De l’avis général, depuis l’arrivée au pouvoir du président Mohamed Khatami en 1997, et plus particulièrement depuis le début de la guerre américaine au Moyen-Orient, la chape de plomb que faisaient peser les mollahs sur la ville s’est considérablement allégée. Les commandos de basiji – ces paramilitaires à la terrible réputation – font des apparitions de plus en plus rares. Autre constatation significative, pour un visiteur habitué aux pays arabes voisins, les mécontents s’expriment librement, du moins en privé. On est loin de la paranoïa qui règne en Égypte ou en Syrie. Sans même vous connaître, beaucoup d’Iraniens vont diront à quel point le gouvernement Khatami les a déçus. Principal reproche : l’absence de progrès sur le plan économique. Tout le monde se plaint de difficultés financières, avec une nostalgie certaine : « Ah… si vous aviez connu l’Iran d’il y a trente ans. On y trouvait de tout alors… Et puis, c’était tellement moins cher ! »
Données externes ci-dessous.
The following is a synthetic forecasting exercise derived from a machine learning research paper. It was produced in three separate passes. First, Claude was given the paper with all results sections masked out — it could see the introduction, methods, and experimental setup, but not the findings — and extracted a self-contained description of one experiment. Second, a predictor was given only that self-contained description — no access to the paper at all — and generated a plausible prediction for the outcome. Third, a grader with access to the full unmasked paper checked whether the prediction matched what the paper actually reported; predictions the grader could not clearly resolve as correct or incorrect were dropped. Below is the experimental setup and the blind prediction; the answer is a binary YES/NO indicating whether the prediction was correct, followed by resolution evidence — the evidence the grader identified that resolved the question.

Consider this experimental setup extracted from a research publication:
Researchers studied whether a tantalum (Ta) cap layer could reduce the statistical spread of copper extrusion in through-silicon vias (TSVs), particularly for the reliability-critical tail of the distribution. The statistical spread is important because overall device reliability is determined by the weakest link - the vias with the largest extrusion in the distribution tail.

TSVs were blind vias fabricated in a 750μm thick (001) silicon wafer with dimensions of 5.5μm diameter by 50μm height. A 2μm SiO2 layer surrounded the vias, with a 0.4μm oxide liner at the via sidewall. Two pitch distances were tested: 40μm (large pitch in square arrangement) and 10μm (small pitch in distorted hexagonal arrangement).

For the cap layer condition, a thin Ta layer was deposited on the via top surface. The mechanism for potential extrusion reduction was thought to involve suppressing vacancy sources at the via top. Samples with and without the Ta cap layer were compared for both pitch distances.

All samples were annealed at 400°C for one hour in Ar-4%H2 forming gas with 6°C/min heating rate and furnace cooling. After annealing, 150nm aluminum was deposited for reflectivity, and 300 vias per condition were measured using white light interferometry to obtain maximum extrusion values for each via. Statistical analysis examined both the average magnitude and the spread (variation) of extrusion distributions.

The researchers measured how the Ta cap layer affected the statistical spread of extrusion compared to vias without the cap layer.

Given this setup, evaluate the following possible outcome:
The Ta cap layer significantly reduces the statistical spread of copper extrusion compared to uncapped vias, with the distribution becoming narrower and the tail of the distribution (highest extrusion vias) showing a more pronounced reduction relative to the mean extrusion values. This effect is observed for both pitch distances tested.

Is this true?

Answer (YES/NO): YES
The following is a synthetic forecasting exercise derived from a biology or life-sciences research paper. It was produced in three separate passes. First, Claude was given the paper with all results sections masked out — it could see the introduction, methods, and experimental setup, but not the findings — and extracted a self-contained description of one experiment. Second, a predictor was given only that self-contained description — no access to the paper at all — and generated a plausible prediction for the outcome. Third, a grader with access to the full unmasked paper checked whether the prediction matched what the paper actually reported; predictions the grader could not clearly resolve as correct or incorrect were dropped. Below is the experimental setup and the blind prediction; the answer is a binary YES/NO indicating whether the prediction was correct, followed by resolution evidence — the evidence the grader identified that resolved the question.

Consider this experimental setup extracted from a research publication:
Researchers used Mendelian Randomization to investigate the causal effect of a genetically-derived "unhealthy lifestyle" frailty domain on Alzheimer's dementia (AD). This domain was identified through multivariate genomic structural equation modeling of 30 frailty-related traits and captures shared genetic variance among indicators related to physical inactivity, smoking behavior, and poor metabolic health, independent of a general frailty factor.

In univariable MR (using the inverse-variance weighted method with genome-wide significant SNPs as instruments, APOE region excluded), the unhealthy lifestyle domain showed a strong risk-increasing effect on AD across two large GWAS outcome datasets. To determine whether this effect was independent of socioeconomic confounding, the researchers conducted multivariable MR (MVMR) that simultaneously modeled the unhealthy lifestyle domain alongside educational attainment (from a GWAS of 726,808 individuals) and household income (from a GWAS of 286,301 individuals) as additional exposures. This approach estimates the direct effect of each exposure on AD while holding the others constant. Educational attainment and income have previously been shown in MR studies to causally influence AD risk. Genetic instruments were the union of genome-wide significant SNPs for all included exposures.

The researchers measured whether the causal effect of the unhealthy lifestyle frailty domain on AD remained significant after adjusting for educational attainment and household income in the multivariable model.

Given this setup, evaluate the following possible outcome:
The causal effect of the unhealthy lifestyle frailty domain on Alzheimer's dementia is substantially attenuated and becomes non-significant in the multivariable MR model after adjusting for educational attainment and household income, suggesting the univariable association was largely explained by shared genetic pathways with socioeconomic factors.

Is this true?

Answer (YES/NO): YES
La crise économique et le chômage (14 % à l’échelle nationale) ont développé l’art de la débrouille. Ceux qui ont la chance d’avoir un véhicule s’improvisent chauffeurs de taxi. Une pratique légale et encouragée par le gouvernement, qui y voit par ailleurs un moyen de pallier les gros problèmes de circulation, que l’ouverture d’une ligne de métro, il y a deux ans, n’a pas permis de résoudre.
Téhéran n’est pas la plus belle des métropoles. Son histoire étant relativement récente (ce n’est la capitale de l’Iran que depuis 1789), on n’y trouve pas les monuments qui font la gloire et la splendeur d’autres cités iraniennes telles Ispahan ou Chiraz. Ville immense s’étalant sur plus de 100 km de diamètre et peuplée de plus de 12 millions d’habitants, elle se caractérise surtout par la pollution, les embouteillages et le bruit perpétuel. C’est donc une quasi-nécessité pour les Téhéranais que de s’en évader le plus souvent possible.
Pour ceux qui ne peuvent pas se payer le luxe d’un week-end sur les côtes de la mer Caspienne, la meilleure solution consiste à aller respirer l’air pur des pentes de l’Elbourz, encore enneigées en cette saison. On peut y faire du ski ou y organiser des bivouacs.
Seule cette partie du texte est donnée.